The Broward School district has moved to clamp down on having its employees questioned in a civil suit filed by a Parkland father related to the February 2018 massacre at Marjory Stoneman Douglas High School.
On Monday, an attorney for the school system asked a Broward Circuit Court judge to cancel the depositions of seven school officials, including three assistant principals who worked at the school.
“This lawsuit should not be a fishing expedition allowing the plaintiffs and their counsel to depose any of the thousands of district employees,” wrote the lawyer, Eugene K. Pettis.
Pettis also asked the judge to narrowly focus any questioning of employees, bar the media from attending, and prevent participants from sharing testimony with journalists.
“Much of the questioning appears calculated to harassing the witness, detracting from the pending litigation, and generating media attention which, in and of itself, could be seen as an effort to taint the local jury pool.”

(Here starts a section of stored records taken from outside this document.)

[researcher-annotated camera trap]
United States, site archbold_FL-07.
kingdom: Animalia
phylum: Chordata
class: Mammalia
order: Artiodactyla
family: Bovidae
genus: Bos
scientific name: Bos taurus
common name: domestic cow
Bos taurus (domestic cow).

The court motion is the latest effort by the school district to carefully control what information is made public about the school shooting that injured 34 people, killing 17 of them.

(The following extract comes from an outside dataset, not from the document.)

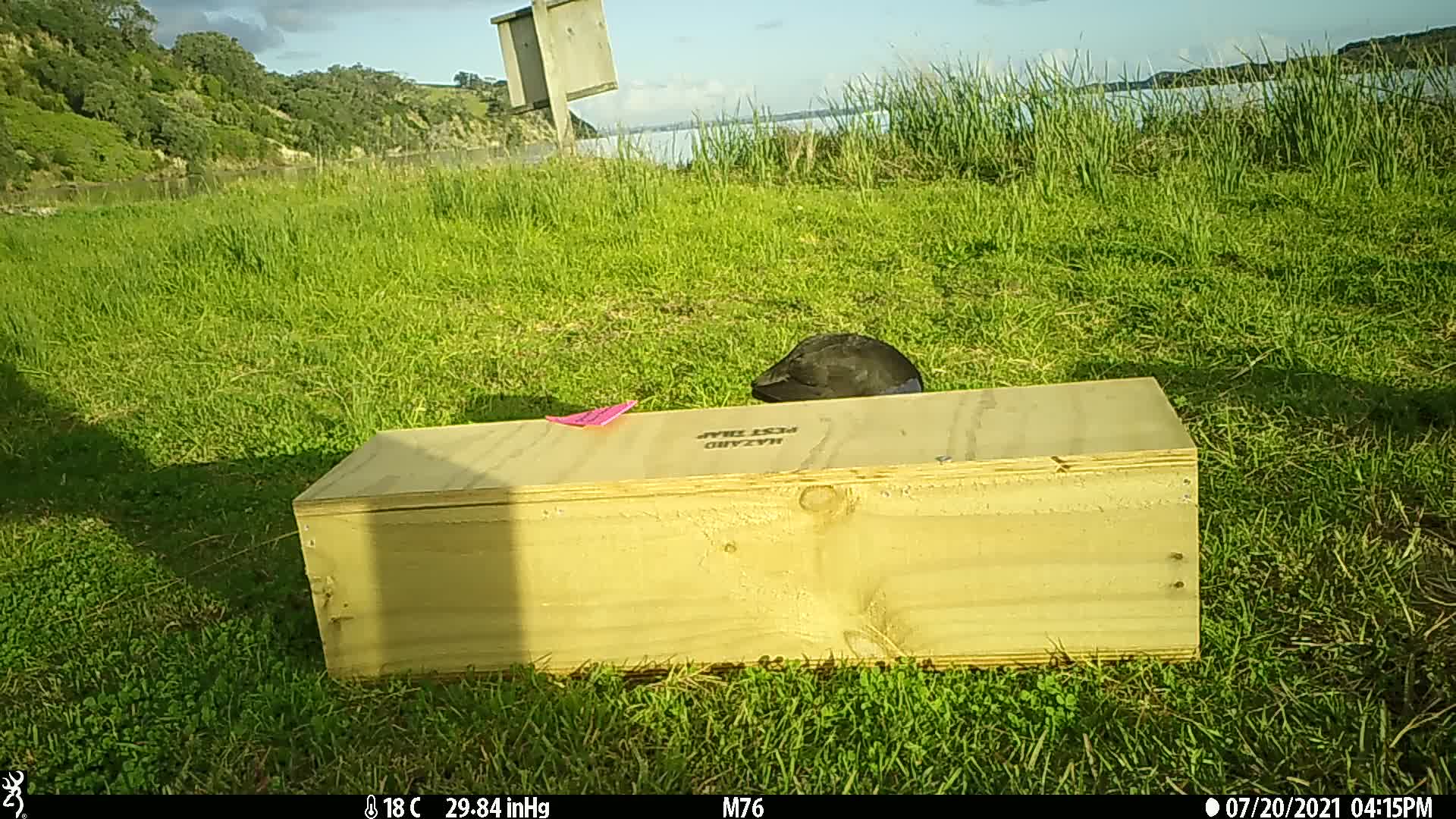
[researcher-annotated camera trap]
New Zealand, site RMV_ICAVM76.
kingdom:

The suit was filed by Andrew Pollack and Shara Kaplan, the parents of Meadow Pollack, who died on the school’s third floor. She was a senior.

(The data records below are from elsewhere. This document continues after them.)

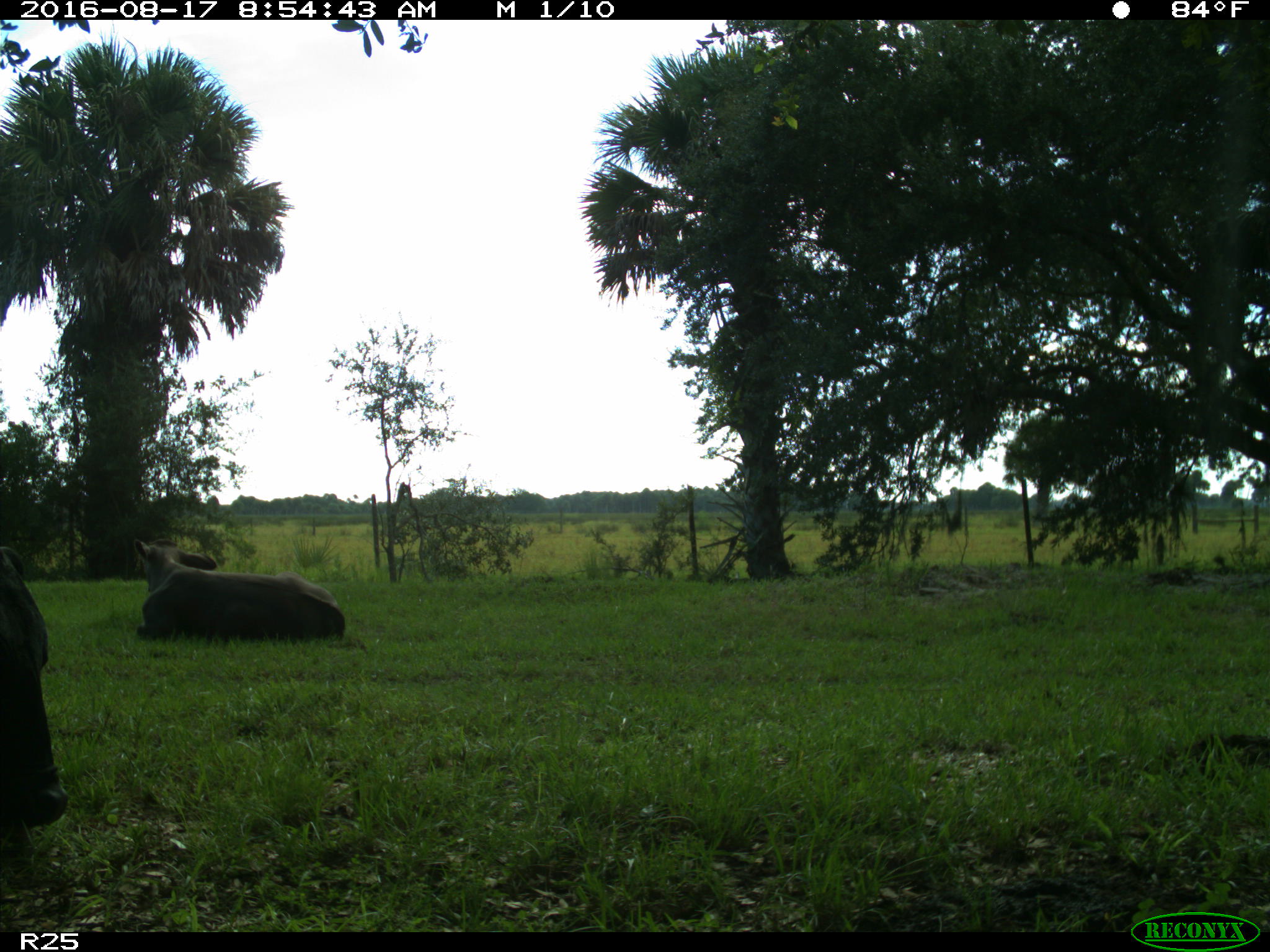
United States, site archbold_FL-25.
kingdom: Animalia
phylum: Chordata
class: Mammalia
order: Artiodactyla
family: Bovidae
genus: Bos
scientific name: Bos taurus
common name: domestic cow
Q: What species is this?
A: Bos taurus (domestic cow).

The wrongful death claim is against numerous parties, including the gunman as well as the sheriff’s deputy at the school, Scot Peterson. The only school employee sued, however, is Andrew Medina, the gate monitor who did not call for a lock down of the school despite seeing a teen enter campus carrying a rifle bag and hearing suspicious noises.
In its filing Monday, the school district argues that Pollack and his attorney, David Brill, have gone far afield in their questioning to date of two school district employees: Craig Nichols, the former chief of human resources, and School Board member Nora Rupert.
Instead of focusing on Medina and his immediate conduct on that day, the questioning of Nichols spanned “years before the tragic incident,” and delved into matters that “clearly have no bearing on or relevance” to the suit, Pettis argues.
The court filing claims that Andrew Pollack and his lawyer badgered Nichols with repeated rhetorical questions and showed him a photo of the 17 dead and asked if they had been treated fairly.
The school district also reported that Pollack “made snide comments” in the deposition when counsel for the sheriff’s deputy did not recognize the name of April Schentrup, the parent of another dead girl.